By Stephen Pollard
February 2, 2009
I have a piece in today's Times:
Here's an offer you can't refuse. Work an extra hour or pay a bit more tax so that Channel 4 can broadcast Shipwrecked: Battle of the Islands (a “Tropical reality show in which two tribes of castaways are marooned on neighbouring islands”).
If you don't like the sound of that, rest assured that your money will go towards paying for Hollyoaks; or, if you prefer, Noel Edmonds's Deal or No Deal; or maybe The Madness of Boy George, to take a sample of the highlights from yesterday's schedule.
And, by the way, it really is an offer you can't refuse. Refuse it and you'll go to prison. That's what Andy Burnham, the Culture Secretary, is proposing. Channel 4 is on skid row. According to its own estimates, it has an annual funding gap of £100 million. And, as a public sector broadcaster, it expects you and me to put our hands in our pockets and cough up the readies to let it carry on with its intellectually challenging and democratically essential schedule. Yes, indeed; how philistine a society we would be if we did not pay to have Big Brother or How to Look Good Naked produced.

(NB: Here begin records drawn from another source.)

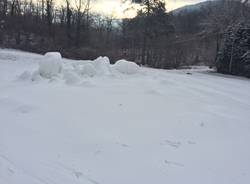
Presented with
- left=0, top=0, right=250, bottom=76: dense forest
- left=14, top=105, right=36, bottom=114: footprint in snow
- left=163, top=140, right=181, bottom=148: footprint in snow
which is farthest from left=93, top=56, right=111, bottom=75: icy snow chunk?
left=0, top=0, right=250, bottom=76: dense forest

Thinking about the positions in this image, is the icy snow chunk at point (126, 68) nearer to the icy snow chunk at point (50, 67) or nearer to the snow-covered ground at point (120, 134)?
the snow-covered ground at point (120, 134)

To rescue these essential programmes, Mr Burnham wants Channel 4 to link with BBC Worldwide, the BBC's commercial arm, which earns income to offset the licence fee. That income would instead be diverted to subsidise Channel 4; which would, of course, mean the licence fee rising to cover the shortfall to the BBC.
What a sublime Alice in Wonderland world these people live in. To cut to the chase: Channel 4 is up the creek because it can't get enough viewers or advertisers to cover its costs. In a normal world, that would would lead to one of two outcomes: going bust, or cutting its cloth accordingly. Not when it comes to so-called public service broadcasting. Here, someone else is forced to pay for it - and that someone is you. Whatever one's view about the notion of public service broadcasting and the funding model of the BBC in the modern world, a case can at least be made that Radios 3 and 4, and some other BBC programmes do indeed provide a service unavailable elsewhere.

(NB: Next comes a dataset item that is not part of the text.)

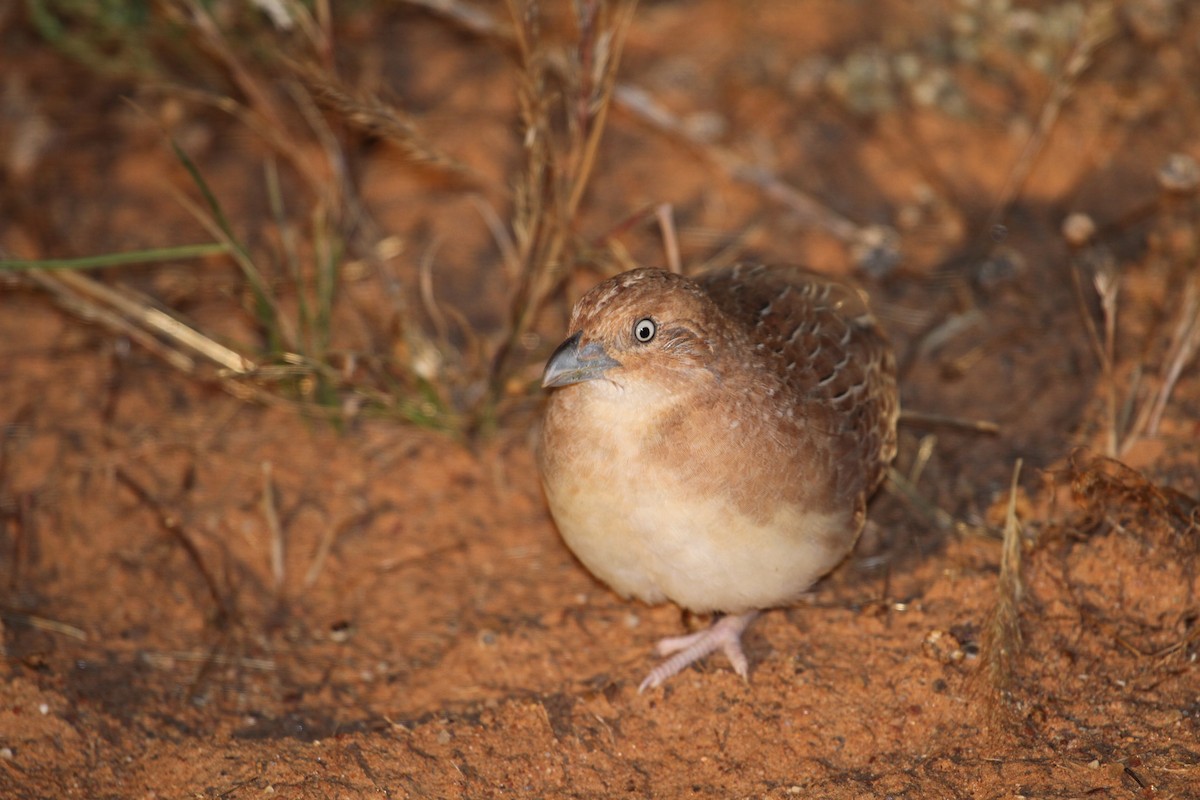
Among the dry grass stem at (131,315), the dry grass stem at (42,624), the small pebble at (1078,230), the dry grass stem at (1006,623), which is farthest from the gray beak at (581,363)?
the small pebble at (1078,230)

Anyone who tries to make that case for Channel 4 is either featherbedding their own nest or attempting to pull a fast one on the taxpayer. Or, in reality, both (yesterday it was revealed that it has 19 employees paid at least £190,000 a year and 91 staff on more than £100,000 a year).
The issue is very straightforward: if Channel 4 can't pay for itself, tough. Sell it, like any other broadcaster, to someone who can.